In 1742 Pope Benedict XIV terminated any further discussion of the issue; a decree which was repealed only in 1938. Pope John XXIII, in his encyclical Princeps Pastorum, rehabilitated Ricci’s methodology and reputation saying Ricci should be “the model of missionaries.” Ricci’s other 16th century writings were his Catechism and a treatise On Friendship, building on Confucius’ belief, expressed in the Analects, that ‘To have friends coming from distant places – is that not delightful?’ Simultaneously Ricci introduced his readers to Cicero’s assertion that “the reasons for friendship are reciprocal need and mutual help.” Amicitia perfecta – perfect friendship – was, for Ricci, the highest of ideals.

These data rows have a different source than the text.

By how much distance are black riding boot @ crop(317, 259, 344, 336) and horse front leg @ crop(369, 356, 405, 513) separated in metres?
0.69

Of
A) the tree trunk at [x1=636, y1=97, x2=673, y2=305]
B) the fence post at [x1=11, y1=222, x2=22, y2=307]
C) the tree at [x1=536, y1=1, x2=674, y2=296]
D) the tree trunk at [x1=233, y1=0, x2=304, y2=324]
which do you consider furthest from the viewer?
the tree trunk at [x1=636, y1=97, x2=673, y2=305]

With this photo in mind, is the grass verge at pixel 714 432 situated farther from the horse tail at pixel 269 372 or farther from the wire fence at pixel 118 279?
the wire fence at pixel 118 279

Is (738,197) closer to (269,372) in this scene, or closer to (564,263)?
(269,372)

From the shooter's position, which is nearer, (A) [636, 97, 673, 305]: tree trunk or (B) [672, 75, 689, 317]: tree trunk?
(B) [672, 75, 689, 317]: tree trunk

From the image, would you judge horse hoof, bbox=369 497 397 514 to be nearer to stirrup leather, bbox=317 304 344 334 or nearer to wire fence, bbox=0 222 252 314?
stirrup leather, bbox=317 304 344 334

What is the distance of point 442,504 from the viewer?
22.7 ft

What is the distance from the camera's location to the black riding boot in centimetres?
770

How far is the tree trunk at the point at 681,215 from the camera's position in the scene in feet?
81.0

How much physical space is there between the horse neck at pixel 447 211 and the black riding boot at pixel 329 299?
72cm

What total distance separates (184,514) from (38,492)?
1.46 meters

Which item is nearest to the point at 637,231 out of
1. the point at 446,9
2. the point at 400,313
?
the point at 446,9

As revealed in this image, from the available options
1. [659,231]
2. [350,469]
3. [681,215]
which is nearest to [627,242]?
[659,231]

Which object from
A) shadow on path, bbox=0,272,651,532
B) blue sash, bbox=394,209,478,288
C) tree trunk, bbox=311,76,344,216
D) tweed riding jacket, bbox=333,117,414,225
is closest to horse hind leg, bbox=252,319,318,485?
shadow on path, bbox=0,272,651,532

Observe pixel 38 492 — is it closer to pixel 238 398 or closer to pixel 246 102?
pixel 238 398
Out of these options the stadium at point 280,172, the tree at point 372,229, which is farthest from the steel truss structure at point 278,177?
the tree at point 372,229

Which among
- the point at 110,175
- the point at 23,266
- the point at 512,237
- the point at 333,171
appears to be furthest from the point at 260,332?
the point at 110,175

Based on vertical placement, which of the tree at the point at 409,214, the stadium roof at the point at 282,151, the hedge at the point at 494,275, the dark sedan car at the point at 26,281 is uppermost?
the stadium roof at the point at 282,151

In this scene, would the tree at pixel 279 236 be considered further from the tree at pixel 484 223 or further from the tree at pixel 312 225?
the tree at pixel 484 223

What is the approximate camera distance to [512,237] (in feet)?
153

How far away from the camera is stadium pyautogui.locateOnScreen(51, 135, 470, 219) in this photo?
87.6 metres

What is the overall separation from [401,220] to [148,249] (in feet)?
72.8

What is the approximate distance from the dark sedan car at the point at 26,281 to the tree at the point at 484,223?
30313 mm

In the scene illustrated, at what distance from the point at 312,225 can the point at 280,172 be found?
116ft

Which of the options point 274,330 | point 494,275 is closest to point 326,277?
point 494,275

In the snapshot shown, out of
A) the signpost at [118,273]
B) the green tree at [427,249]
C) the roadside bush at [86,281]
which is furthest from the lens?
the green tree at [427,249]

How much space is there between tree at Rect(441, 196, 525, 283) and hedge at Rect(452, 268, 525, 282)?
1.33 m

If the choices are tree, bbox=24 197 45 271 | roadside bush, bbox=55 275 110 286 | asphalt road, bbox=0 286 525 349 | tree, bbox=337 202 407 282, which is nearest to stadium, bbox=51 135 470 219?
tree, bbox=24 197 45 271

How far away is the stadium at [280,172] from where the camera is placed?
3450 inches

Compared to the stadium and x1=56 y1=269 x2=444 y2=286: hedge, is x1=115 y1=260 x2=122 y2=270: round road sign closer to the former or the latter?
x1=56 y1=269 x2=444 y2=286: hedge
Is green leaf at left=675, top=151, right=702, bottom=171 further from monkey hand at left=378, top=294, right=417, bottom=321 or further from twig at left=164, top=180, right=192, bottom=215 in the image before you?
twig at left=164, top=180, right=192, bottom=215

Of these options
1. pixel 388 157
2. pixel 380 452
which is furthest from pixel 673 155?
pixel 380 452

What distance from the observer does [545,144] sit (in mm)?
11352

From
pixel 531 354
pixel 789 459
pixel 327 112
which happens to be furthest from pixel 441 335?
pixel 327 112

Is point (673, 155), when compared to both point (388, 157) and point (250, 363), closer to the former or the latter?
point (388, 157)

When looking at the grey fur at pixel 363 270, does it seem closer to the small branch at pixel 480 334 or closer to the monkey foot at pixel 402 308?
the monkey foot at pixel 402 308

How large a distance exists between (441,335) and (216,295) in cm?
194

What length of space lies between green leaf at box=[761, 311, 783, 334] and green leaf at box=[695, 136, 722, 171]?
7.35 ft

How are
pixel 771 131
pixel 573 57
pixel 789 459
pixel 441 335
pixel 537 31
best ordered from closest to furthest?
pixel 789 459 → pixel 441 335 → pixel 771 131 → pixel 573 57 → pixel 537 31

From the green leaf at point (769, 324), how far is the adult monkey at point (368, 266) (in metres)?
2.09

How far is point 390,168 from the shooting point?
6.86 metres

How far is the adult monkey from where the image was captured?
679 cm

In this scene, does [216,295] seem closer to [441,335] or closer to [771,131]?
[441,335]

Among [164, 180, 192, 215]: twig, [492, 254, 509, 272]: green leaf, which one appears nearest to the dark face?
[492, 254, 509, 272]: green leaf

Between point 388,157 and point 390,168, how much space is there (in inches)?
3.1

Certainly the Chinese came to value him as a true friend.

On his death, on 11th May 1610, he was uniquely accorded a burial site in Beijing by the Emperor – which, according to Laven was “an extraordinary coup, which testified to the success of nearly 30 years of careful networking and diplomacy.”

His legacy included astronomical instruments and installations brought by Jesuits to Beijing, which – like his tomb – remained untouched even during China’s disastrous Cultural Revolution.

An even more enduring memory has been Ricci’s admirable willingness to find ways through difficult situations and his innate respect for Chinese culture and civilisation – something to inspire both the Church and the Chinese authorities. Chinese leaders should study the story of Matteo Ricci but they should also study compelling research that shows that those societies that respect religious freedom are the most prosperous and the most stable.

China is a great country with much to offer the world – but it needs to think more deeply about the self- inflicted damage it is doing by trying to eliminate religious freedom and by suppressing Christianity. A country built only on materialism will become a country without a soul – and that, in turn, would be an unhappy society lacking in harmony or respect – values every society needs.

Alienating millions of religious believers, rather than harnessing them in Ricci’s spirit of friendship, is both wrong-headed and short-sighted.

The Christian Heritage Centre at Stonyhurst will be playing its part in telling the story of China’s persecuted Christians and in ensuring that they are not forgotten.